-- Problem description --
Here are some records; return them all exactly.

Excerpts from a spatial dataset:
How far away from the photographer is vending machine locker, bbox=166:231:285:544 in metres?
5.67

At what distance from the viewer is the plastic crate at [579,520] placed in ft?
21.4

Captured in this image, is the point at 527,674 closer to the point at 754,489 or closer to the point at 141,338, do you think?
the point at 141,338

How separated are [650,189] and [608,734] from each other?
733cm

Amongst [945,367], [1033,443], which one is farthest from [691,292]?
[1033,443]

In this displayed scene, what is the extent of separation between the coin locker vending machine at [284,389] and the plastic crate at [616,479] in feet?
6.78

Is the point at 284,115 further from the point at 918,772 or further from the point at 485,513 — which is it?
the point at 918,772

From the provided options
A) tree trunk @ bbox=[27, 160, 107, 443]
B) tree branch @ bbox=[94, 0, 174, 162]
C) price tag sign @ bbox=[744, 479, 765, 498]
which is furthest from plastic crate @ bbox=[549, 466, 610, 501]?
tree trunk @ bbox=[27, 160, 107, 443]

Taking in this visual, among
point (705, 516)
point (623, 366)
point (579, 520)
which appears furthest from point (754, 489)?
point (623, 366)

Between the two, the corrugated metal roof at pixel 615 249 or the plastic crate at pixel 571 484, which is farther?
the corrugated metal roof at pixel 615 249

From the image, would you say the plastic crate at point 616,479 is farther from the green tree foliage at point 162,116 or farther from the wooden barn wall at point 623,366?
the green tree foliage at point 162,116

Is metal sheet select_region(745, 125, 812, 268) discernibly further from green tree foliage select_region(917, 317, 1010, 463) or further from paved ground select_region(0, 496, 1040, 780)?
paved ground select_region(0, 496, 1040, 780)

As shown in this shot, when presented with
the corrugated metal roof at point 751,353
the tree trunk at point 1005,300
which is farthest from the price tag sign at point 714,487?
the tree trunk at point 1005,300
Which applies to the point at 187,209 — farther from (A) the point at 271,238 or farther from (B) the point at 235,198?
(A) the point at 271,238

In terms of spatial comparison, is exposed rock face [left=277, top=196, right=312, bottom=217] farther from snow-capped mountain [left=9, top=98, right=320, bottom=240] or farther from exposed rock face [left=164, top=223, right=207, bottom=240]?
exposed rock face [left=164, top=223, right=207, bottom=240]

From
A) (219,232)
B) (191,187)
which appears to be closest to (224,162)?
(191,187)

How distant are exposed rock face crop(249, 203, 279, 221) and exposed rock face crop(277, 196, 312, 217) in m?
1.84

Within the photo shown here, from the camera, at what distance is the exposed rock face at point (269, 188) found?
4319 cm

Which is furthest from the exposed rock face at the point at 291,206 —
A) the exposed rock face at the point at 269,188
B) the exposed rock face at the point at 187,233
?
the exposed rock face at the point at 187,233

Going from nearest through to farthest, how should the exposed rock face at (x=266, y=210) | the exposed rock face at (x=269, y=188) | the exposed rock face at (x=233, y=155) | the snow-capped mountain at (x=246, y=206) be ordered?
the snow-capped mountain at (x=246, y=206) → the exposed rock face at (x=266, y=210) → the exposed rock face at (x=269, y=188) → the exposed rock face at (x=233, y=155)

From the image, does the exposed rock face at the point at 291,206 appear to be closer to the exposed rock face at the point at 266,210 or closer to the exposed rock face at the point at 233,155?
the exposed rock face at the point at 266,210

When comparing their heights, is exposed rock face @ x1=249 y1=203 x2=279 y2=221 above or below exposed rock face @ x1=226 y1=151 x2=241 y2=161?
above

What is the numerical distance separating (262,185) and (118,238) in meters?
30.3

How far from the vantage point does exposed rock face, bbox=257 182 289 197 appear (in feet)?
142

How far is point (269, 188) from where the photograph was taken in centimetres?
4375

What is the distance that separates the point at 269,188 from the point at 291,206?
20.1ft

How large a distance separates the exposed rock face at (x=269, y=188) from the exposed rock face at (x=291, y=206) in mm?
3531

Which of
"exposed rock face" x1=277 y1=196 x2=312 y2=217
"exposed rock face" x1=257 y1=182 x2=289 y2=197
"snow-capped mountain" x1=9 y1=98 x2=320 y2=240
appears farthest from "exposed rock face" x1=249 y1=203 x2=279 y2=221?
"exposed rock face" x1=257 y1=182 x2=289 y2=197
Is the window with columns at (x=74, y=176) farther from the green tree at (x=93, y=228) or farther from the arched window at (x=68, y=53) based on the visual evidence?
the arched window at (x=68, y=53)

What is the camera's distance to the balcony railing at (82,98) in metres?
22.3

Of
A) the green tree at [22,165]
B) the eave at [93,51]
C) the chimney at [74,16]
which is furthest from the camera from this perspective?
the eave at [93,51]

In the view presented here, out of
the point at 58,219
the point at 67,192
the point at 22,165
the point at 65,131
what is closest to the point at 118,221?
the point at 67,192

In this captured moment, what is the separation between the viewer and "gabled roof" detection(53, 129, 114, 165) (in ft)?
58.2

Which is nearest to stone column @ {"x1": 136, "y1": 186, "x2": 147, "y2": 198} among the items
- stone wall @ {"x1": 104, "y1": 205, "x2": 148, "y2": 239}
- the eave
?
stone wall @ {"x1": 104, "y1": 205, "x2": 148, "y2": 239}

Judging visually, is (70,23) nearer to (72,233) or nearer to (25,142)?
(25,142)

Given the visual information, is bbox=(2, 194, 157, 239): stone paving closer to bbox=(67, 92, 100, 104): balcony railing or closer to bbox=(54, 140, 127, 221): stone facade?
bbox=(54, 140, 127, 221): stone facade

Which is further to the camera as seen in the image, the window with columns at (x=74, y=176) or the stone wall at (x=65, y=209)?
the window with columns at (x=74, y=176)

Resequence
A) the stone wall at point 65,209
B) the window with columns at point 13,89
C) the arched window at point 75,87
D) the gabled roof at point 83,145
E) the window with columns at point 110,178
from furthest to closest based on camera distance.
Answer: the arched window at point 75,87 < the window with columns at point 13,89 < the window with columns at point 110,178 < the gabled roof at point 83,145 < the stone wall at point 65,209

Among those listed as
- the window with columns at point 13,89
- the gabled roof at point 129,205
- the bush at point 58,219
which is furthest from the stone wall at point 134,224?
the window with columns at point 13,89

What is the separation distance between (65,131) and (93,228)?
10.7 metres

-- Task result --
How far away from the photographer is vending machine locker, bbox=166:231:285:544 in metres?
5.67

At what distance from the viewer is the plastic crate at [579,520] placed in ft?
21.4

Captured in this image, is the point at 527,674 closer to the point at 754,489 or closer to the point at 141,338, do you think?
the point at 141,338

How separated are [650,189] and [608,734] from each other?
733cm

Amongst [945,367], [1033,443], which one is farthest from [691,292]?
[1033,443]

In this displayed scene, what is the extent of separation between the coin locker vending machine at [284,389] and the plastic crate at [616,479] in feet?
6.78

Is the point at 284,115 further from the point at 918,772 or further from the point at 485,513 — which is it?
the point at 918,772

From the provided options
A) tree trunk @ bbox=[27, 160, 107, 443]
B) tree branch @ bbox=[94, 0, 174, 162]
C) price tag sign @ bbox=[744, 479, 765, 498]
which is furthest from plastic crate @ bbox=[549, 466, 610, 501]?
tree trunk @ bbox=[27, 160, 107, 443]

Taking in this visual, among
point (705, 516)
point (623, 366)
point (579, 520)
which appears furthest from point (754, 489)?
point (623, 366)

Between the two, the corrugated metal roof at pixel 615 249 or the plastic crate at pixel 571 484, which is farther?
the corrugated metal roof at pixel 615 249

From the image, would you say the plastic crate at point 616,479 is farther from the green tree foliage at point 162,116 or farther from the wooden barn wall at point 623,366?
the green tree foliage at point 162,116

Is metal sheet select_region(745, 125, 812, 268) discernibly further from green tree foliage select_region(917, 317, 1010, 463) or further from paved ground select_region(0, 496, 1040, 780)?
paved ground select_region(0, 496, 1040, 780)

As shown in this shot, when presented with
the corrugated metal roof at point 751,353
the tree trunk at point 1005,300
which is farthest from the price tag sign at point 714,487?
the tree trunk at point 1005,300
Which applies to the point at 187,209 — farther from (A) the point at 271,238 or farther from (B) the point at 235,198?
(A) the point at 271,238

In terms of spatial comparison, is exposed rock face [left=277, top=196, right=312, bottom=217] farther from snow-capped mountain [left=9, top=98, right=320, bottom=240] or farther from exposed rock face [left=164, top=223, right=207, bottom=240]?
exposed rock face [left=164, top=223, right=207, bottom=240]

From
A) (219,232)
B) (191,187)
which appears to be closest to (224,162)?
(191,187)

How distant are exposed rock face crop(249, 203, 279, 221) and exposed rock face crop(277, 196, 312, 217) in m?
1.84

Within the photo shown here, from the camera, at what distance is the exposed rock face at point (269, 188) found?
4319 cm

Which is furthest from the exposed rock face at the point at 291,206 —
A) the exposed rock face at the point at 269,188
B) the exposed rock face at the point at 187,233
?
the exposed rock face at the point at 187,233

Going from nearest through to farthest, how should the exposed rock face at (x=266, y=210) | the exposed rock face at (x=269, y=188) | the exposed rock face at (x=233, y=155) | the snow-capped mountain at (x=246, y=206) be ordered?
the snow-capped mountain at (x=246, y=206) → the exposed rock face at (x=266, y=210) → the exposed rock face at (x=269, y=188) → the exposed rock face at (x=233, y=155)

From the image, does the exposed rock face at the point at 291,206 appear to be closer to the exposed rock face at the point at 266,210 or closer to the exposed rock face at the point at 233,155?
the exposed rock face at the point at 266,210

When comparing their heights, is exposed rock face @ x1=249 y1=203 x2=279 y2=221 above or below exposed rock face @ x1=226 y1=151 x2=241 y2=161?
above

What is the numerical distance separating (262,185) and (118,238) in meters?
30.3

How far from the vantage point does exposed rock face, bbox=257 182 289 197 appear (in feet)?
142

How far is point (269, 188) from where the photograph was taken in centimetres?
4375

What is the distance that separates the point at 269,188 from the point at 291,206?
20.1ft

How large a distance separates the exposed rock face at (x=269, y=188) from the exposed rock face at (x=291, y=206) in mm?
3531

Which of
"exposed rock face" x1=277 y1=196 x2=312 y2=217
"exposed rock face" x1=257 y1=182 x2=289 y2=197
"snow-capped mountain" x1=9 y1=98 x2=320 y2=240
appears farthest from "exposed rock face" x1=249 y1=203 x2=279 y2=221?
"exposed rock face" x1=257 y1=182 x2=289 y2=197
Is the window with columns at (x=74, y=176) farther from the green tree at (x=93, y=228) or farther from the arched window at (x=68, y=53) based on the visual evidence?
the arched window at (x=68, y=53)

What is the camera's distance to the balcony railing at (82,98) in metres?
22.3

Of
A) the green tree at [22,165]
B) the eave at [93,51]
C) the chimney at [74,16]
which is furthest from the camera from this perspective?
the eave at [93,51]

In the view presented here, out of
the point at 58,219
the point at 67,192
the point at 22,165
the point at 65,131
what is closest to the point at 118,221?
the point at 67,192

In this captured moment, what is the separation between the viewer and "gabled roof" detection(53, 129, 114, 165) (in ft)?
58.2

Which is nearest to stone column @ {"x1": 136, "y1": 186, "x2": 147, "y2": 198} among the items
- stone wall @ {"x1": 104, "y1": 205, "x2": 148, "y2": 239}
- the eave
?
stone wall @ {"x1": 104, "y1": 205, "x2": 148, "y2": 239}

Judging visually, is (70,23) nearer to (72,233) or nearer to (25,142)?
(25,142)

Given the visual information, is bbox=(2, 194, 157, 239): stone paving closer to bbox=(67, 92, 100, 104): balcony railing or closer to bbox=(54, 140, 127, 221): stone facade?
bbox=(54, 140, 127, 221): stone facade

Which is further to the camera as seen in the image, the window with columns at (x=74, y=176) or the stone wall at (x=65, y=209)?
the window with columns at (x=74, y=176)

Resequence
A) the stone wall at point 65,209
B) the window with columns at point 13,89
C) the arched window at point 75,87
D) the gabled roof at point 83,145
E) the window with columns at point 110,178
from furthest to closest based on camera distance.
Answer: the arched window at point 75,87 < the window with columns at point 13,89 < the window with columns at point 110,178 < the gabled roof at point 83,145 < the stone wall at point 65,209

Among those listed as
- the window with columns at point 13,89
- the gabled roof at point 129,205
- the bush at point 58,219
which is furthest from the stone wall at point 134,224?
the window with columns at point 13,89

What is the separation distance between (65,131) and (93,228)?
10.7 metres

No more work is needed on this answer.